3.4.3 Availability of data

The evaluation team worked closely with the Statistics Directorate to collect and analyze all available information relating to the NVC outcomes. However, there were gaps in the information that was available. One significant gap, as described in Section 4.2, was the inability to identify accurate costs for treatment in the Rehabilitation Program. This limited the evaluation team’s ability to assess the efficiency of the program as specific costs could be isolated only through assumptions.

Another gap is that no barriers (a barrier to re-establishment in civilian life is that which limits or prevents the individual’s reasonable performance of his/her roles in the workplace, home or community), were recorded for medically released Veterans who apply for the Rehabilitation Program within 120 days of release. In total, there were 1,285 Veterans who have accessed the Rehabilitation Program under medical release eligibility so the information relating to their barriers is not documented. This limits the evaluation’s ability to assess health progress for approximately 30 percent of all rehabilitation participants. In April 2010, modifications were made to the Rehabilitation Record of Decision (RROD), allowing data entry concerning barriers to re-establishment for medically releasing Veterans.

VAC has developed an earnings loss benefit to temporarily provide income replacement for individuals while in the Rehabilitation Program and offers vocational or Career Transition Services to enhance employment opportunities. For the period under review, VAC did not have sufficient information regarding post employment income to determine if this employment is providing a level of income deemed to meet basic needs. Recent changes announced by the Minister of Veterans Affairs have rectified this shortcoming for those who are seriously disabled.
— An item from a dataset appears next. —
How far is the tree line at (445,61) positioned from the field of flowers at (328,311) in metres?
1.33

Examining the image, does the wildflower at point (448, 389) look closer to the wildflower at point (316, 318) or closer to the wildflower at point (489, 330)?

The file review noted that in baseline (and subsequent) assessments performed by case managers (CM), the degree of information captured on the extent of community participation is often limited. The individual may be participating, however, it is difficult to capture the degree of participation because the information is not always documented and the relevant information is not captured concisely in one location.

3.4.4 Time period

Many injured CF members require several years of support from VAC to successfully transition and re-establish to civilian life. The NVC was implemented in April 2006 providing only four years of data and only a limited number of Veterans have had enough time to complete the programs. This posed limitations on the assessment of overall program effectiveness over the long term. Future evaluations will have additional information available to analyze the various outcomes over a longer post-program time period.